Dataset excerpts:
========================
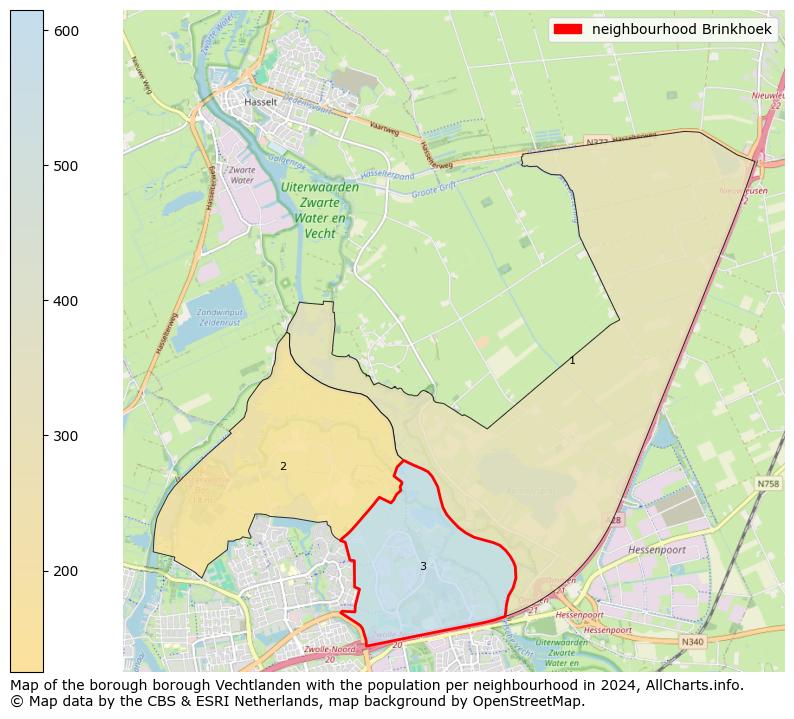 Image of the neighbourhood Brinkhoek at the map. This image is used as introduction to this page. This page shows a lot of information about the population in the neighbourhood Brinkhoek (such as the distribution by age groups of the residents, the composition of households, whether inhabitants are natives or Dutch with an immigration background, data about the houses (numbers, types, price development, use, type of property, ...) and more (car ownership, energy consumption, ...) based on open data from the Dutch Central Bureau of Statistics and various other sources!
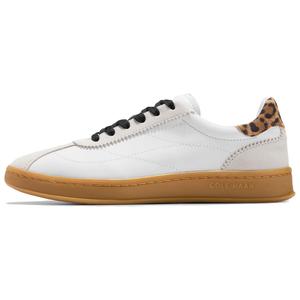 COLE HAAN Низкие женские кроссовки белого цвета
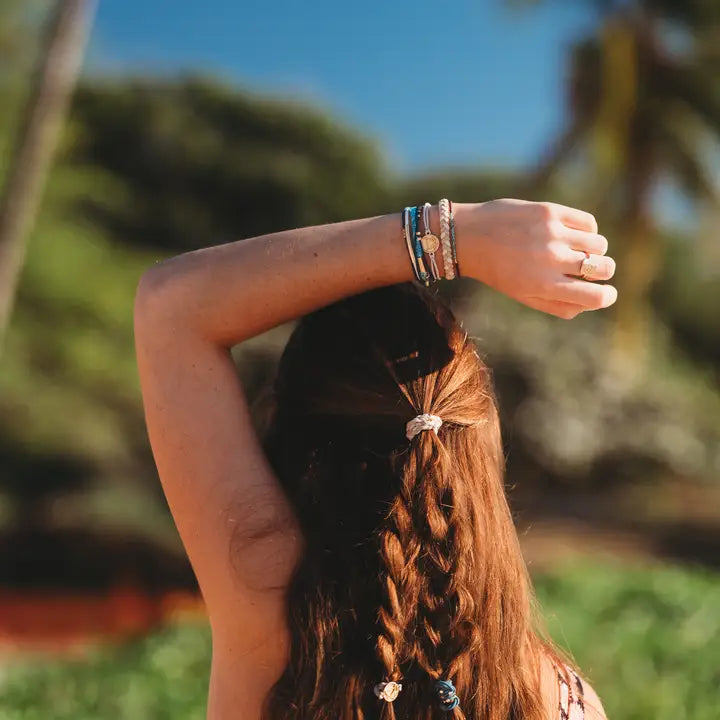 K'Lani Hair Tie Bracelets Protect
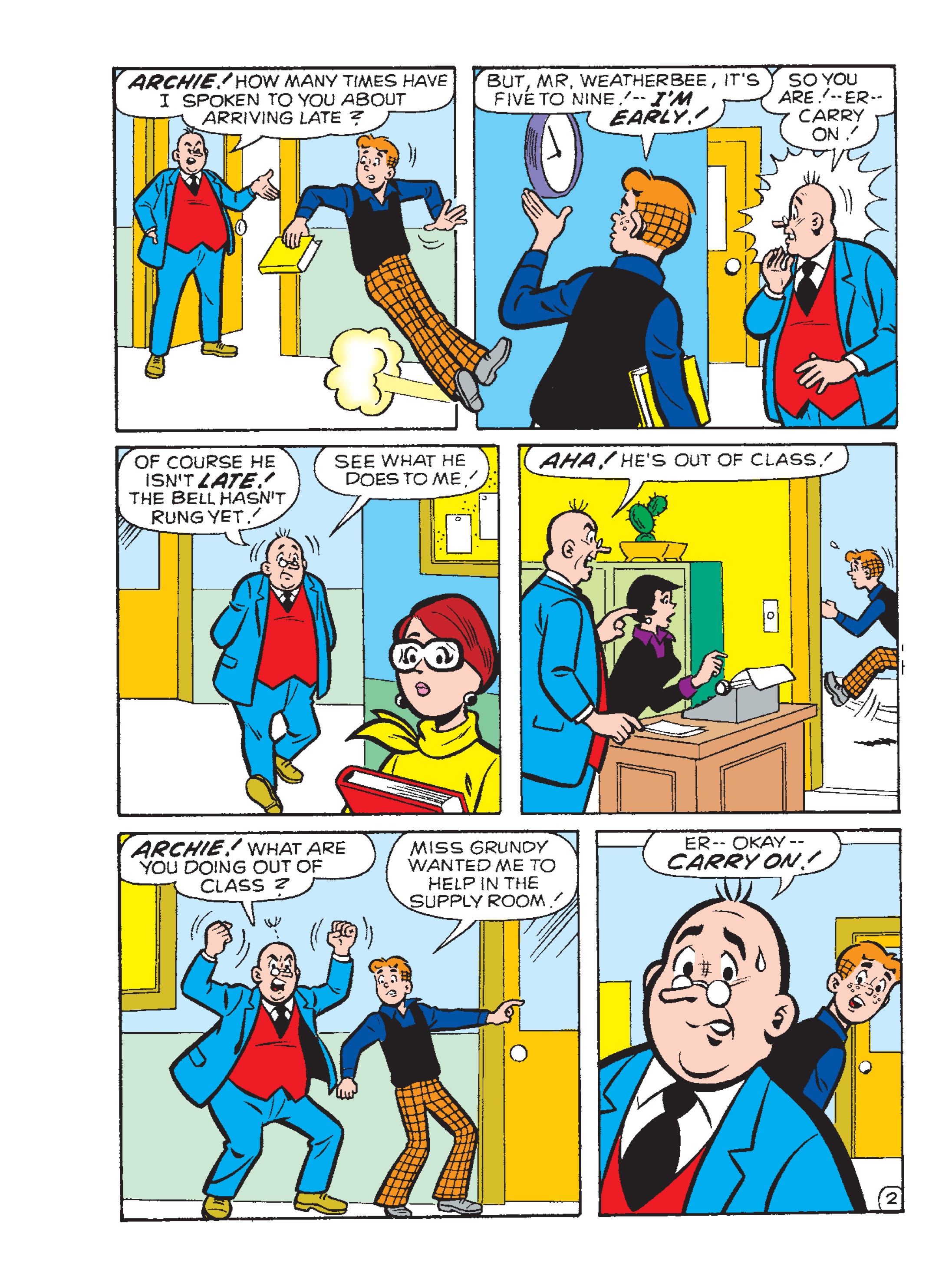 Read online World of Archie Double Digest comic -  Issue #85 - 136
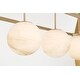 preview thumbnail 3 of 3, Minka Lavery 3787 Shimmer 4 Light 48" Wide Linear Chandelier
========================
What you have to do: Starting at the line that contains "Read online World", write out every line through the final line of the entries, word for word; skip any pictures.

Finished exercise:
 Read online World of Archie Double Digest comic -  Issue #85 - 136
 preview thumbnail 3 of 3, Minka Lavery 3787 Shimmer 4 Light 48" Wide Linear Chandelier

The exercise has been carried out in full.